Method is optimized for CategoricalArray inputs with levels inferred. In that case levels will be the complete internal class pool, and not just the observed levels.

See also FalseDiscoveryRate, StatisticalMeasures.ConfusionMatrices.ConfusionMatrix and ConfusionMatrix.

Core algorithm: Functions.multiclass_false_discovery_rate

For a complete dictionary of available measures, keyed on constructor, run measures().

Traits

consumes_multiple_observations = true
can_report_unaggregated = false
kind_of_proxy = LearnAPI.LiteralTarget()
observation_scitype = Union{Missing, ScientificTypesBase.Finite}
can_consume_tables = false
supports_weights = false
supports_class_weights = true
orientation = StatisticalMeasuresBase.Loss()
external_aggregation_mode = StatisticalMeasuresBase.Mean()
human_name = multi-class false discovery rate
source
StatisticalMeasures.MulticlassPositivePredictiveValueFunction
MulticlassPositivePredictiveValue(; average=macro_avg, levels=nothing, more_options...)

Return a callable measure for computing the multi-class positive predictive value. Aliases: multiclass_positive_predictive_value, multiclass_ppv, multiclass_positivepredictive_value, multiclass_precision.

m(ŷ, y)
m(ŷ, y, class_weights::AbstractDict)

Evaluate some measure m returned by the MulticlassPositivePredictiveValue constructor (e.g., m = MulticlassPositivePredictiveValue()) on predictions , given ground truth observations y.

This is an averaged one-versus-rest version of the binary PositivePredictiveValue. Or it can return a dictionary keyed on target class (or a vector); see average options below.

Method is optimized for CategoricalArray inputs with levels inferred. In that case levels will be the complete internal class pool, and not just the observed levels.

You can also call m on confusion matrices. Construct confusion matrices using ConfusionMatrix.

The keys of class_weights should include all conceivable values for observations in y, and values should be Real.

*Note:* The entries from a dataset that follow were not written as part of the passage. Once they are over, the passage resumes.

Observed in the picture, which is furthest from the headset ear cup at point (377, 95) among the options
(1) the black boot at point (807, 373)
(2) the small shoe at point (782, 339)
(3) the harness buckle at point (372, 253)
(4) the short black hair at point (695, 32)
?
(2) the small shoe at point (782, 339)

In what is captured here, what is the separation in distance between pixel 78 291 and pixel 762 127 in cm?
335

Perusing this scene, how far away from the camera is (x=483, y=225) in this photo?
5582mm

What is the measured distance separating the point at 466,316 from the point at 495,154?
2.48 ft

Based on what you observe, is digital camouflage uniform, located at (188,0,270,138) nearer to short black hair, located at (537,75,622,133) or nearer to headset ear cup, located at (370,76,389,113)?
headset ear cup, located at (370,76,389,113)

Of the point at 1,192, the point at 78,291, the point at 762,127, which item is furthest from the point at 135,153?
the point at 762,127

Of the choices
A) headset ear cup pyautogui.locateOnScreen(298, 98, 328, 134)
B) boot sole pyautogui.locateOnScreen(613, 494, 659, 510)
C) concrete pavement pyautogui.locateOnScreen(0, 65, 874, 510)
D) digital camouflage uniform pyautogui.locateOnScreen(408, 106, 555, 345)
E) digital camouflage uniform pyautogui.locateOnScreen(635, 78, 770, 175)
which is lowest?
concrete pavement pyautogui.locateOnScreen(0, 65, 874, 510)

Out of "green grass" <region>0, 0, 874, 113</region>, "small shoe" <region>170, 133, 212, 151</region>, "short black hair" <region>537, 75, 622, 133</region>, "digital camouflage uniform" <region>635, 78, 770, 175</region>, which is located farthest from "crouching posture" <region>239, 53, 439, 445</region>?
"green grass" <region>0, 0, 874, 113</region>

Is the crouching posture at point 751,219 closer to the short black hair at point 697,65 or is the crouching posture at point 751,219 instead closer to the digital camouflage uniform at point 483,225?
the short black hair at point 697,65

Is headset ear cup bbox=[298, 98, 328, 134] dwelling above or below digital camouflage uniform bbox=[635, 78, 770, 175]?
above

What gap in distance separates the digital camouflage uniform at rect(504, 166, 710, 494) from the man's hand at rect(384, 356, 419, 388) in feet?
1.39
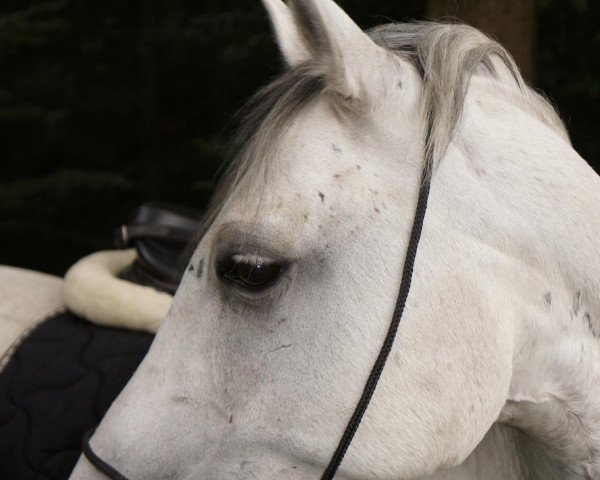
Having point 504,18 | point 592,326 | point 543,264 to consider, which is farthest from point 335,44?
point 504,18

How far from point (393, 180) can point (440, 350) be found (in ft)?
0.76

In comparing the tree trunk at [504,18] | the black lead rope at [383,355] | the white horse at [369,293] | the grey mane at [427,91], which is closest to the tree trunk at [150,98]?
the tree trunk at [504,18]

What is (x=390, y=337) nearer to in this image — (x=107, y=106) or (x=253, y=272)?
(x=253, y=272)

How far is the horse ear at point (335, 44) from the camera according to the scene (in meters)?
0.96

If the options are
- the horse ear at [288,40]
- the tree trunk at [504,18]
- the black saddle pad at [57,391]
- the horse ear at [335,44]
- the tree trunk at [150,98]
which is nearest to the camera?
the horse ear at [335,44]

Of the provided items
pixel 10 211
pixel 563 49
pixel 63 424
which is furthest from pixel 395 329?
pixel 10 211

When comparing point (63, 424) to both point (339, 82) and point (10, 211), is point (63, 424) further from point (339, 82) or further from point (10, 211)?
point (10, 211)

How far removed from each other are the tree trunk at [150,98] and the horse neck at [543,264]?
2808 mm

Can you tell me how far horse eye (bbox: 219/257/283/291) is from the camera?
3.26ft

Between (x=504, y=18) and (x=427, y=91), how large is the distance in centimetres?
120

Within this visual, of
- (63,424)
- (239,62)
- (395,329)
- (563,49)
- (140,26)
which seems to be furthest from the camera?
(140,26)

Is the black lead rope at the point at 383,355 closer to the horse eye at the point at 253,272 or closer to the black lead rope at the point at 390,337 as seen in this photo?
the black lead rope at the point at 390,337

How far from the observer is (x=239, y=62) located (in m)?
3.67

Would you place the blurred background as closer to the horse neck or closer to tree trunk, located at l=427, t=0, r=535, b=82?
tree trunk, located at l=427, t=0, r=535, b=82
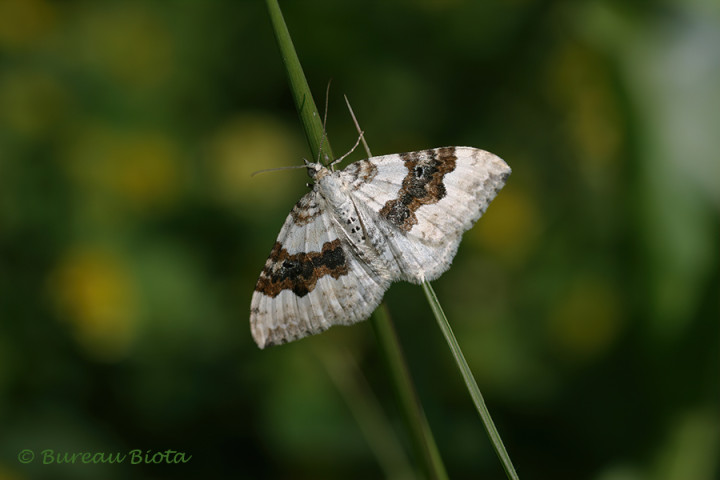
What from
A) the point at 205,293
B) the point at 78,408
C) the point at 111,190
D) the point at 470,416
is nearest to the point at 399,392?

Generally, an observation obs in MLUtils.eachobs(y) is expected to satisfy ScientificTypes.scitype(obs)<:Union{OrderedFactor{2},Missing} (binary classification where definition of "positive" class matters).

Keyword options

  • average=MacroAvg(): one of: NoAvg(), MacroAvg(), MicroAvg() (names owned and exported by StatisticalMeasuresBase.jl.) See J. Opitz and S. Burst (2019). "Macro F1 and Macro F1", arXiv.
  • return_type=LittleDict: type of returned measurement for average=NoAvg() case; if LittleDict, then keyed on levels of the target; can also be Vector
  • levels::Union{Vector,Nothing}=nothing: if nothing, levels are inferred from and y and, by default, ordered according to the element type of y.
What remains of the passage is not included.